The sad thing is, these days you only seem to be able to make money by holding
your customers hostage in your online systems (cloud) or ecosystems. I miss
the days where developers could make money selling just software.

------
vdnkh
I work for a company doing unsexy IoT and I've been dreaming about writing
this article for months now. We're a tiny company in New Jersey whose been
around in some form or another for the last 25 years, supplying remote
telemetry units (RTUs) to the industrial assets industry. Helium, oxygen,
nitrogen, whatever, on boats, trucks, and static sites. We also provide a
monitoring platform which is where I come in. We're a very uncool Apple -
vertically integrated, we design, build, manufacture, ship, and program all of
our RTUs in-house. IoT has been around for a long long time now - a lot of our
work comes from clients who can't maintain their old systems anymore.

The entire hype wave of IoT has more or less passed right over us. Nobody has
heard our name, save for the gas industry itself. But that industry is about
to (not literally) explode. Helium is an extremely lucrative industry and is
growing by the minute, and there's really nobody in this space but us. Remote
monitoring - IoT - has never been more critical to helium than it has now.
-=-=-
**Directions**
• 1. In the thread about IoT, why does the writer call the company "a very uncool Apple"? Answer in one to three sentences.
• 2. Reproduce word for word the part of the thread between "The entire hype" and "it has now.", inclusive.
The listing comes from a separate source and is not part of the thread.

**Given information**
-=-=-
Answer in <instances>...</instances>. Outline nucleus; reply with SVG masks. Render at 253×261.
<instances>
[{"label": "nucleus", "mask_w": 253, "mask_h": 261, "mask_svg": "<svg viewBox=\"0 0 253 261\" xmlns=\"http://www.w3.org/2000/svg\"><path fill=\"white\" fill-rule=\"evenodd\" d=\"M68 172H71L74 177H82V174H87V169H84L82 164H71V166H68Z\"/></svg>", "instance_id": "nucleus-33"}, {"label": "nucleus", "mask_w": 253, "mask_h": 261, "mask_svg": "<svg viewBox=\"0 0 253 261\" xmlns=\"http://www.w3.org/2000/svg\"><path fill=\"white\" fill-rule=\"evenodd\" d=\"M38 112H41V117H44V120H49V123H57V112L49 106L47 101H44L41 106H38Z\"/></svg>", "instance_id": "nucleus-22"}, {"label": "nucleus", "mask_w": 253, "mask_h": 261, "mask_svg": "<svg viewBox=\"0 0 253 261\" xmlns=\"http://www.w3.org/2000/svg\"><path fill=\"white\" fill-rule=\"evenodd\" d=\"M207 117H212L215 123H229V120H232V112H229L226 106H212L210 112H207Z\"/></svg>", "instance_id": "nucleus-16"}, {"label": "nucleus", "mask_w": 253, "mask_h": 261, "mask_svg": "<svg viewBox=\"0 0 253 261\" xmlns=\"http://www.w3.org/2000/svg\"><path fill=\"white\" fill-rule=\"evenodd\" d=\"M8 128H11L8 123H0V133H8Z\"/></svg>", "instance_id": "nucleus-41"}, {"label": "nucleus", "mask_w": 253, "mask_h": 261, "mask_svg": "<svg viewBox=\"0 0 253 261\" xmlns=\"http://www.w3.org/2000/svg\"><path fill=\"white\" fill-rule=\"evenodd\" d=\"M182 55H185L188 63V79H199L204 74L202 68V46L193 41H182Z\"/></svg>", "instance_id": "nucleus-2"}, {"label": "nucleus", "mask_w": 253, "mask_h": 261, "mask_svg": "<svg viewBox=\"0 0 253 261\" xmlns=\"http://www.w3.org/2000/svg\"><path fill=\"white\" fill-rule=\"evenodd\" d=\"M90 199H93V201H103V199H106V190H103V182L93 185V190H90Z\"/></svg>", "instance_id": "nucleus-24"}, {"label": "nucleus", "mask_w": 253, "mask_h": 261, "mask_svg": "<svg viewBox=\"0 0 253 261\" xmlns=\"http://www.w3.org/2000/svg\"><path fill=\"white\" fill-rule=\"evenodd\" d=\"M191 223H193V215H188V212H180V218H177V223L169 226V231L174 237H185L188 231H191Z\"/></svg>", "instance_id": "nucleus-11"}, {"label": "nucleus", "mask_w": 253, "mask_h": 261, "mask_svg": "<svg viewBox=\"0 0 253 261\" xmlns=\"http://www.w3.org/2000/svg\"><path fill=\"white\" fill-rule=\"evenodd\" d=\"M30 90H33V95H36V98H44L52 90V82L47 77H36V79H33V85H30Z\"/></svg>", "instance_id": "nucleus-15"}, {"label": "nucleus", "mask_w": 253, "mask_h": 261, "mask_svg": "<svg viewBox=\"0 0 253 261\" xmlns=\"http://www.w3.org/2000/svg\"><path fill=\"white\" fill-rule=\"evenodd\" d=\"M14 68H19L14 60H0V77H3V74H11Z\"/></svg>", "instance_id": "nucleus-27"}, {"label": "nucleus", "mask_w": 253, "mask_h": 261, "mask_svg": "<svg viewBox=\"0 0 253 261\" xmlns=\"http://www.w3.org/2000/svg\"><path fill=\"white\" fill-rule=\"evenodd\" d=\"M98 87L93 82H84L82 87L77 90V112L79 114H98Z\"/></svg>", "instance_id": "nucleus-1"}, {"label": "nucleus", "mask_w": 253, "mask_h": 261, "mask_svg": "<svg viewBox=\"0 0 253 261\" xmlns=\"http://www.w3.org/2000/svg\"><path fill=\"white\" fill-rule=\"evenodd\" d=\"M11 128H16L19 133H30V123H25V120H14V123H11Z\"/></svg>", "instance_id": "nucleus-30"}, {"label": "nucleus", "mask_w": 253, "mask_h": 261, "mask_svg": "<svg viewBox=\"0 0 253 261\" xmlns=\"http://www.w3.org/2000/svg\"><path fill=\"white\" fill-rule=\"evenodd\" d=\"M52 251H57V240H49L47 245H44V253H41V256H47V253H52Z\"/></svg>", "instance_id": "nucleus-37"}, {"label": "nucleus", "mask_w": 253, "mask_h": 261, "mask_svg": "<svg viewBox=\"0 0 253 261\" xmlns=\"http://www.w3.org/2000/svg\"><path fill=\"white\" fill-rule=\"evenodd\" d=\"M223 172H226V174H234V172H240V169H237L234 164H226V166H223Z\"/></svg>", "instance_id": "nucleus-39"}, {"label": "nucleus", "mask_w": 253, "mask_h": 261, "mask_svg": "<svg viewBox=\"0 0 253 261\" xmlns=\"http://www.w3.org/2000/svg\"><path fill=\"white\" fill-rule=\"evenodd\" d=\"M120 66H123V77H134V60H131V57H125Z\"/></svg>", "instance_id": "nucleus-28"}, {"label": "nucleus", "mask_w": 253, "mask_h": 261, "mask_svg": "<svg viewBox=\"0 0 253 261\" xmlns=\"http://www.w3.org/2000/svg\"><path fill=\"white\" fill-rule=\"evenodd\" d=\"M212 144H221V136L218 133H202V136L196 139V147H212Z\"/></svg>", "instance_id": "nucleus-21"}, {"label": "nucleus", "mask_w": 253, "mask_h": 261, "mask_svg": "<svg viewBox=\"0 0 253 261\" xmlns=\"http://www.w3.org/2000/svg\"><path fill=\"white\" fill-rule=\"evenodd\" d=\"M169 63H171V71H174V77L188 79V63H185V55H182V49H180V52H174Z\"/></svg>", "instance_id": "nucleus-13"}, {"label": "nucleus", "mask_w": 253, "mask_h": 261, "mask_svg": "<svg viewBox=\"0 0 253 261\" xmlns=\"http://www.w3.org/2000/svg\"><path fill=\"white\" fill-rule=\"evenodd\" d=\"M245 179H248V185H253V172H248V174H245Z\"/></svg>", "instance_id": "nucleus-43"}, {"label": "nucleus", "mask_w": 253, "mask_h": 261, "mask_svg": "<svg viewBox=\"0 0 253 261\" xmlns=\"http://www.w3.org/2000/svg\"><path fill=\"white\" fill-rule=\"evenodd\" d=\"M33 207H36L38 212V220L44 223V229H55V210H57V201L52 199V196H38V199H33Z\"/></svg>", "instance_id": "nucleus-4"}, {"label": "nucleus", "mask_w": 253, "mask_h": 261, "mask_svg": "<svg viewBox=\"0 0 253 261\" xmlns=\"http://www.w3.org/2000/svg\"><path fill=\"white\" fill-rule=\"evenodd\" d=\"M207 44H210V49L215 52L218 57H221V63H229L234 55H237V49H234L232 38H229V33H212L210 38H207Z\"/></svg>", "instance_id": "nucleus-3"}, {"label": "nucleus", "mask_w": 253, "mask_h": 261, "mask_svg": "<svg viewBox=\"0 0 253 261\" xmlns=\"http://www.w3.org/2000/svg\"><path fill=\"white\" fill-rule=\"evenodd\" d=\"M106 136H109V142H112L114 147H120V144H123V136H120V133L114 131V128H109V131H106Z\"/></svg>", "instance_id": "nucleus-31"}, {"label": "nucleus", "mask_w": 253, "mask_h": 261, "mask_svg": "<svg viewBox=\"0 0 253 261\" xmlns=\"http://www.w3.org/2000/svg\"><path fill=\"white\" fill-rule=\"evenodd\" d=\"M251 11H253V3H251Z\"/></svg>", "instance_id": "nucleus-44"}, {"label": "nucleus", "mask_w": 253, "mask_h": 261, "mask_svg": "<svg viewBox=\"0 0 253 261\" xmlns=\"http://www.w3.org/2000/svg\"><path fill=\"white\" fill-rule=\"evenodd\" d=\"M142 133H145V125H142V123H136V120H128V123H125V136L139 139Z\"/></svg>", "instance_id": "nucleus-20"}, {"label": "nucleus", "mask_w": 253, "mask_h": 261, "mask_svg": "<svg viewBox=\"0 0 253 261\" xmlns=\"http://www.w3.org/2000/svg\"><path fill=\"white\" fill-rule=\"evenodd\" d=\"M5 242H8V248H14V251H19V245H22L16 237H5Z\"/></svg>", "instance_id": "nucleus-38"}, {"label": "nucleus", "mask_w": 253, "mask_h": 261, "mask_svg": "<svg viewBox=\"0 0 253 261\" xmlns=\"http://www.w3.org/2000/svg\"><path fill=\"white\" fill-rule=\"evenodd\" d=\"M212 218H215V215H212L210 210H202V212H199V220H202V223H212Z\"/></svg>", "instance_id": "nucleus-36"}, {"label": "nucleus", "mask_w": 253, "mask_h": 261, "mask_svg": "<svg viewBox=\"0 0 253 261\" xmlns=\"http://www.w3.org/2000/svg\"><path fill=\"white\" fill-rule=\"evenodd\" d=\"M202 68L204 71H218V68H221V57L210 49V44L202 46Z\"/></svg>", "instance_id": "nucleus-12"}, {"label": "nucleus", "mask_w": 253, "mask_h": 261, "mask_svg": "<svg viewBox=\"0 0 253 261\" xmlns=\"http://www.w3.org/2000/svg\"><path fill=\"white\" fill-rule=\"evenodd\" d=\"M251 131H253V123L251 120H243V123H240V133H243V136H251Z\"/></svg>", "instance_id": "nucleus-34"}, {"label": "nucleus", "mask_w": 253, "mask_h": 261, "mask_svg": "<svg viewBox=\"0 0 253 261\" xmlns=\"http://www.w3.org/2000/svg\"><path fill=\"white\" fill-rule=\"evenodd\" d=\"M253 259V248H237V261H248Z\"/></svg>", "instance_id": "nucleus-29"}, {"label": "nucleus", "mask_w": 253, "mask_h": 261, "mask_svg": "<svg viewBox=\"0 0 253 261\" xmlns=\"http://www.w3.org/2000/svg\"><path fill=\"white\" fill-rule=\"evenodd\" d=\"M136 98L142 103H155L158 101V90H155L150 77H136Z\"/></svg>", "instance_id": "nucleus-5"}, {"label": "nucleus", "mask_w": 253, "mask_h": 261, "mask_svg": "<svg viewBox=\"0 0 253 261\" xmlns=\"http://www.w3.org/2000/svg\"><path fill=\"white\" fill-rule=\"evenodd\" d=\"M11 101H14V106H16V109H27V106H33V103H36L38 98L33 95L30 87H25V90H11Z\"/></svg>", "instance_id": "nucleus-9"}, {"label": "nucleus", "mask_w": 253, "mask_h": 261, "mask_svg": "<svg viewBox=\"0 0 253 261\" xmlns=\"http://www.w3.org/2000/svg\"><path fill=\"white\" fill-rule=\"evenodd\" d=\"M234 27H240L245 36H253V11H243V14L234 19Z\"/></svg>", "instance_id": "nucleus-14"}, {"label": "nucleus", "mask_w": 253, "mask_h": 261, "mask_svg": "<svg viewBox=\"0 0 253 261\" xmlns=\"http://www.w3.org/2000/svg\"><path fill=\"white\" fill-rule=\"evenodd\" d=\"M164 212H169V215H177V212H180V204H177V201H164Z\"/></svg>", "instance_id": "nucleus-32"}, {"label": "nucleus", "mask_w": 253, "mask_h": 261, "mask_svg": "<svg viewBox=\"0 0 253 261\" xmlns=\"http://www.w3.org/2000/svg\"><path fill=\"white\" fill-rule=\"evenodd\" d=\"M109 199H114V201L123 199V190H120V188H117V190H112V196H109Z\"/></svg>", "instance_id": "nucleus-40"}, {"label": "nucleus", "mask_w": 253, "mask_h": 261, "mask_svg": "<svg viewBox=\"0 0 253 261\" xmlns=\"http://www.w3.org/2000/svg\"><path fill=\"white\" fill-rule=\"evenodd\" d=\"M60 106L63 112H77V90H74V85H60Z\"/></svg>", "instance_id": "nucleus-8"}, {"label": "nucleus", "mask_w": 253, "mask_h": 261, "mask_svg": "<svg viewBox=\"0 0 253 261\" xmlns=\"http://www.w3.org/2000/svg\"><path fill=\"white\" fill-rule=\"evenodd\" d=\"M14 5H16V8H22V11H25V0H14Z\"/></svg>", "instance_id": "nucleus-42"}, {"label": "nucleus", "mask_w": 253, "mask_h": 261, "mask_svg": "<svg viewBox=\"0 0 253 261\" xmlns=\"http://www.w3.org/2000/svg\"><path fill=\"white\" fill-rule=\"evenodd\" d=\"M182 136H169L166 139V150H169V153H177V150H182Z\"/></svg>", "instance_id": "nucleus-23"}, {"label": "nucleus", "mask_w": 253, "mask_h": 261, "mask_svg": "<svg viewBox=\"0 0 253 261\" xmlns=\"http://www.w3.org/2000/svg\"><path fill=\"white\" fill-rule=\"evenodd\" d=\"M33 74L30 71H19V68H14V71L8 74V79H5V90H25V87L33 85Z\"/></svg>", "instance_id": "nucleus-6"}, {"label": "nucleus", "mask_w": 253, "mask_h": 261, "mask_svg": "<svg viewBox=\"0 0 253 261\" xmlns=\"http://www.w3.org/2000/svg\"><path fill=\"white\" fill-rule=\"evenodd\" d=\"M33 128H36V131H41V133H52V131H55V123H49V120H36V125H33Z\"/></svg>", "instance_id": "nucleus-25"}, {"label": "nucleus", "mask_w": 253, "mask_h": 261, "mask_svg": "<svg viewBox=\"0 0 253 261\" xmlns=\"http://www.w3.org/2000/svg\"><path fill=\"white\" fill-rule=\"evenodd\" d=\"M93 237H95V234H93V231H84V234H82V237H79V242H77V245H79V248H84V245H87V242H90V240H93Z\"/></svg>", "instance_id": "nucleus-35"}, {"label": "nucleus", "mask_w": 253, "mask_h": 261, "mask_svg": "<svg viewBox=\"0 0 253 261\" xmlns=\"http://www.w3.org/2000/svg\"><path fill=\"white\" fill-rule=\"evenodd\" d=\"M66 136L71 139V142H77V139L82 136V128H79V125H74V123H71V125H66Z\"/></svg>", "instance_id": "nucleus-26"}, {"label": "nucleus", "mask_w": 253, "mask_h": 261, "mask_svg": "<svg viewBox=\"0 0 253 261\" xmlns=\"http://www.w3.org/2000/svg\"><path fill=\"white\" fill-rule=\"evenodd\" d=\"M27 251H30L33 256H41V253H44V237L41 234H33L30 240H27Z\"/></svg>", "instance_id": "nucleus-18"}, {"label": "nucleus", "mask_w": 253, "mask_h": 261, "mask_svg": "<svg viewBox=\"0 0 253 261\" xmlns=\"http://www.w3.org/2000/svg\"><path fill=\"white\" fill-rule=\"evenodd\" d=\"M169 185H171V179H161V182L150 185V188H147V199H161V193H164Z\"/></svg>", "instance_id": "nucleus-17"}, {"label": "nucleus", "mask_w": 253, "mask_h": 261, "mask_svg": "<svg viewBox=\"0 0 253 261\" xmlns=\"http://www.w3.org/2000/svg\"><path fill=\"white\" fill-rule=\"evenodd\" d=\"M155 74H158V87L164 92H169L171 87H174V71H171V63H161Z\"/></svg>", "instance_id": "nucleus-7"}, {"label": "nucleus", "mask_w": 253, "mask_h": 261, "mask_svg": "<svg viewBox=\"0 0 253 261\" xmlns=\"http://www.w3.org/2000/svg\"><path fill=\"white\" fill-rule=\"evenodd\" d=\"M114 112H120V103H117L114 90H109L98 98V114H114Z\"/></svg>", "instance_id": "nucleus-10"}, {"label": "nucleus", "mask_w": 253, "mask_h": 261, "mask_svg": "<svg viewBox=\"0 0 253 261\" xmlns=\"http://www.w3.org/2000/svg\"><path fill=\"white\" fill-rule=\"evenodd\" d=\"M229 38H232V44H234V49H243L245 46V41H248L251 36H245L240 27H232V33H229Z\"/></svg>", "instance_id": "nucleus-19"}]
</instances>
-=-=-
**Task-by-task results**
• 1. The writer compares the company to Apple because it is vertically integrated. It designs, builds, manufactures, ships, and programs all of its RTUs in-house.

• 2.
The entire hype wave of IoT has more or less passed right over us. Nobody has
heard our name, save for the gas industry itself. But that industry is about
to (not literally) explode. Helium is an extremely lucrative industry and is
growing by the minute, and there's really nobody in this space but us. Remote
monitoring - IoT - has never been more critical to helium than it has now.